Prompt => Output all of the data below exactly as given.

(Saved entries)
-- Start --

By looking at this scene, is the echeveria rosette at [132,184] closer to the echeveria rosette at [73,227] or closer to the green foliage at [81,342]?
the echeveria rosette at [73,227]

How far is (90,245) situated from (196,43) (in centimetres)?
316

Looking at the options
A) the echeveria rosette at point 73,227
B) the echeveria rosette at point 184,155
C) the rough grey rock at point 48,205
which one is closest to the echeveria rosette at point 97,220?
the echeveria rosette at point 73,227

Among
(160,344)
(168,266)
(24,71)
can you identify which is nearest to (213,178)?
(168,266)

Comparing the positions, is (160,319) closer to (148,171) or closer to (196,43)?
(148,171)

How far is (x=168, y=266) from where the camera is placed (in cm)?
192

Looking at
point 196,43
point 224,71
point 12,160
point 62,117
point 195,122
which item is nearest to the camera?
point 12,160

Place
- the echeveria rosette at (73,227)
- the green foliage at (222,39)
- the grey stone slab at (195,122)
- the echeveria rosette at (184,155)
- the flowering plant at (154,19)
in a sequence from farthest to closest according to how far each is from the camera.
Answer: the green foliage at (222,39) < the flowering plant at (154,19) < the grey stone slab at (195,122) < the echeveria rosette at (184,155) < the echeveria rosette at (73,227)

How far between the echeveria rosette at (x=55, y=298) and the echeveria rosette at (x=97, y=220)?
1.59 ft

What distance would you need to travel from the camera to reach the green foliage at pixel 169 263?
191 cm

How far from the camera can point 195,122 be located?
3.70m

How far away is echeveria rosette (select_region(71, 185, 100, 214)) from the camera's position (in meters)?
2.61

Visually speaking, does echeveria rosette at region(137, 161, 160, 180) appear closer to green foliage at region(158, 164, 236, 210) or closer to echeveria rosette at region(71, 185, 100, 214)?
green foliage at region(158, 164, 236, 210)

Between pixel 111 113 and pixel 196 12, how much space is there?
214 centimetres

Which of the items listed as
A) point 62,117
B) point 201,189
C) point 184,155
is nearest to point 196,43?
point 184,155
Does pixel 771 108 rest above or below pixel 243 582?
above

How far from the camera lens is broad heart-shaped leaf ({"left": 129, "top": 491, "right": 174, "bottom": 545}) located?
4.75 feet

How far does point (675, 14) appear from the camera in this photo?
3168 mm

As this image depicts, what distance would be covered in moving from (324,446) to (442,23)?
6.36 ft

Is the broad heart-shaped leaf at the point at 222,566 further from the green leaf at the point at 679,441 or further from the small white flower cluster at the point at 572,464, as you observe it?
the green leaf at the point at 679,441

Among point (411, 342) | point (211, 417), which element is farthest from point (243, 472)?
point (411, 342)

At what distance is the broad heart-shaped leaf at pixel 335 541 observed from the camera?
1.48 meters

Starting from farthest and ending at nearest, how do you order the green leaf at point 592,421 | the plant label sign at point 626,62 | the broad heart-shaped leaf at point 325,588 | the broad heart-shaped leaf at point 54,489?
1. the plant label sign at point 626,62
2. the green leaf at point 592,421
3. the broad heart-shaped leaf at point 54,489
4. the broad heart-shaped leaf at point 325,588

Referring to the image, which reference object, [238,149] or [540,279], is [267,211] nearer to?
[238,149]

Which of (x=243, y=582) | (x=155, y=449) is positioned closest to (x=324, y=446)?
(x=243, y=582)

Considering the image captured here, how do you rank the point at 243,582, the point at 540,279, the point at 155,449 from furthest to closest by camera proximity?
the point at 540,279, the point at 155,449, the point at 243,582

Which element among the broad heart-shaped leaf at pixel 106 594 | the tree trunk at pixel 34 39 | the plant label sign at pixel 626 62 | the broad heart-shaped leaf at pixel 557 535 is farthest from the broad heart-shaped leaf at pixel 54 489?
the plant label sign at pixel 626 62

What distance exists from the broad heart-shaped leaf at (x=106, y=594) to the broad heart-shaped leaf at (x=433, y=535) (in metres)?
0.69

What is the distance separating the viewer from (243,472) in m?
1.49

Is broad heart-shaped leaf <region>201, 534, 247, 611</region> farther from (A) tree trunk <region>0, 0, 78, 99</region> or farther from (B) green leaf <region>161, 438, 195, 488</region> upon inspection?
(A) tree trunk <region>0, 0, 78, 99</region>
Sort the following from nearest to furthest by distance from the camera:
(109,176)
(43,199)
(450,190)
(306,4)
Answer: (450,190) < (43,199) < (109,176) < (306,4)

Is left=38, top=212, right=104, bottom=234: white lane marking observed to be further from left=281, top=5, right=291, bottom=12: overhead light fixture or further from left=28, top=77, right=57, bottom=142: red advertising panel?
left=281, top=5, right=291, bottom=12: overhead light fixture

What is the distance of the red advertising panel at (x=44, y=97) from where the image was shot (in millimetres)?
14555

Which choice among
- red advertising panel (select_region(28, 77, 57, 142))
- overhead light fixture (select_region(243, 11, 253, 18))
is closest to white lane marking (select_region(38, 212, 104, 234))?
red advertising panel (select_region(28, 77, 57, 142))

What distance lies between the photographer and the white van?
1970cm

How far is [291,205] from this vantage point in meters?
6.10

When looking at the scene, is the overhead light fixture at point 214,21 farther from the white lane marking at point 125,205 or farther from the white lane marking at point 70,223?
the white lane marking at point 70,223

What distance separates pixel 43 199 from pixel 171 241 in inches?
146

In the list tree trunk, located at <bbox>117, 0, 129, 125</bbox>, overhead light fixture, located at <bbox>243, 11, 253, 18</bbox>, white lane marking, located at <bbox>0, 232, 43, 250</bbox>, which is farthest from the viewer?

-- End --

Written solution =>
By looking at this scene, is the echeveria rosette at [132,184] closer to the echeveria rosette at [73,227] or closer to the green foliage at [81,342]?
the echeveria rosette at [73,227]

How far is (90,245) situated from (196,43) (in centimetres)?
316

Looking at the options
A) the echeveria rosette at point 73,227
B) the echeveria rosette at point 184,155
C) the rough grey rock at point 48,205
which one is closest to the echeveria rosette at point 97,220?
the echeveria rosette at point 73,227

Among
(160,344)
(168,266)
(24,71)
can you identify which is nearest to (213,178)?
(168,266)

Comparing the positions, is (160,319) closer to (148,171) or closer to (196,43)?
(148,171)

How far is (x=168, y=266) from where the camera is placed (in cm)?
192

Looking at
point 196,43
point 224,71
point 12,160
point 62,117
point 195,122
which item is nearest to the camera?
point 12,160

Place
- the echeveria rosette at (73,227)
- the green foliage at (222,39)
- the grey stone slab at (195,122)
- the echeveria rosette at (184,155)
- the flowering plant at (154,19)
in a sequence from farthest to closest according to how far each is from the camera.
Answer: the green foliage at (222,39) < the flowering plant at (154,19) < the grey stone slab at (195,122) < the echeveria rosette at (184,155) < the echeveria rosette at (73,227)

How far between the echeveria rosette at (x=55, y=298) and the echeveria rosette at (x=97, y=220)?
1.59 ft

What distance would you need to travel from the camera to reach the green foliage at pixel 169 263?
191 cm

How far from the camera can point 195,122 be located?
3.70m

How far away is echeveria rosette (select_region(71, 185, 100, 214)) from the camera's position (in meters)?
2.61

Visually speaking, does echeveria rosette at region(137, 161, 160, 180) appear closer to green foliage at region(158, 164, 236, 210) or closer to echeveria rosette at region(71, 185, 100, 214)?
green foliage at region(158, 164, 236, 210)

Between pixel 111 113 and pixel 196 12, how much space is there?
214 centimetres

Which of the items listed as
A) point 62,117
B) point 201,189
C) point 184,155
is nearest to point 196,43?
point 184,155
Does pixel 771 108 rest above or below pixel 243 582?
above

How far from the camera lens is broad heart-shaped leaf ({"left": 129, "top": 491, "right": 174, "bottom": 545}) located?
4.75 feet

How far does point (675, 14) appear from the camera in this photo?
3168 mm

As this image depicts, what distance would be covered in moving from (324,446) to (442,23)?
6.36 ft

Is the broad heart-shaped leaf at the point at 222,566 further from the green leaf at the point at 679,441 or further from the small white flower cluster at the point at 572,464, as you observe it?
the green leaf at the point at 679,441

Among point (411, 342) | point (211, 417), which element is farthest from point (243, 472)?
point (411, 342)

At what distance is the broad heart-shaped leaf at pixel 335 541 observed from the camera?
1.48 meters

Starting from farthest and ending at nearest, how do you order the green leaf at point 592,421 | the plant label sign at point 626,62 | the broad heart-shaped leaf at point 325,588 | the broad heart-shaped leaf at point 54,489?
1. the plant label sign at point 626,62
2. the green leaf at point 592,421
3. the broad heart-shaped leaf at point 54,489
4. the broad heart-shaped leaf at point 325,588

Referring to the image, which reference object, [238,149] or [540,279], is [267,211] nearer to?
[238,149]

Which of (x=243, y=582) | (x=155, y=449) is positioned closest to (x=324, y=446)?
(x=243, y=582)

Considering the image captured here, how do you rank the point at 243,582, the point at 540,279, the point at 155,449 from furthest to closest by camera proximity?
the point at 540,279, the point at 155,449, the point at 243,582

Which element among the broad heart-shaped leaf at pixel 106 594 | the tree trunk at pixel 34 39 | the plant label sign at pixel 626 62 | the broad heart-shaped leaf at pixel 557 535 is farthest from the broad heart-shaped leaf at pixel 54 489?
the plant label sign at pixel 626 62

What distance exists from the broad heart-shaped leaf at (x=106, y=594) to the broad heart-shaped leaf at (x=433, y=535) (in metres)?
0.69

What is the distance separating the viewer from (243,472) in m?
1.49

Is broad heart-shaped leaf <region>201, 534, 247, 611</region> farther from (A) tree trunk <region>0, 0, 78, 99</region> or farther from (B) green leaf <region>161, 438, 195, 488</region> upon inspection?
(A) tree trunk <region>0, 0, 78, 99</region>
Sort the following from nearest to furthest by distance from the camera:
(109,176)
(43,199)
(450,190)
(306,4)
Answer: (450,190) < (43,199) < (109,176) < (306,4)

Is left=38, top=212, right=104, bottom=234: white lane marking observed to be further from left=281, top=5, right=291, bottom=12: overhead light fixture or further from left=28, top=77, right=57, bottom=142: red advertising panel?
left=281, top=5, right=291, bottom=12: overhead light fixture

What is the distance of the red advertising panel at (x=44, y=97) from where the image was shot (in millimetres)?
14555

Which choice among
- red advertising panel (select_region(28, 77, 57, 142))
- overhead light fixture (select_region(243, 11, 253, 18))
is closest to white lane marking (select_region(38, 212, 104, 234))?
red advertising panel (select_region(28, 77, 57, 142))

What distance lies between the photographer and the white van?
1970cm

How far is [291,205] from this vantage point in meters?
6.10

When looking at the scene, is the overhead light fixture at point 214,21 farther from the white lane marking at point 125,205 or farther from the white lane marking at point 70,223?
the white lane marking at point 70,223

What distance separates pixel 43 199 from pixel 171 241 in inches?
146

In the list tree trunk, located at <bbox>117, 0, 129, 125</bbox>, overhead light fixture, located at <bbox>243, 11, 253, 18</bbox>, white lane marking, located at <bbox>0, 232, 43, 250</bbox>, which is farthest from the viewer?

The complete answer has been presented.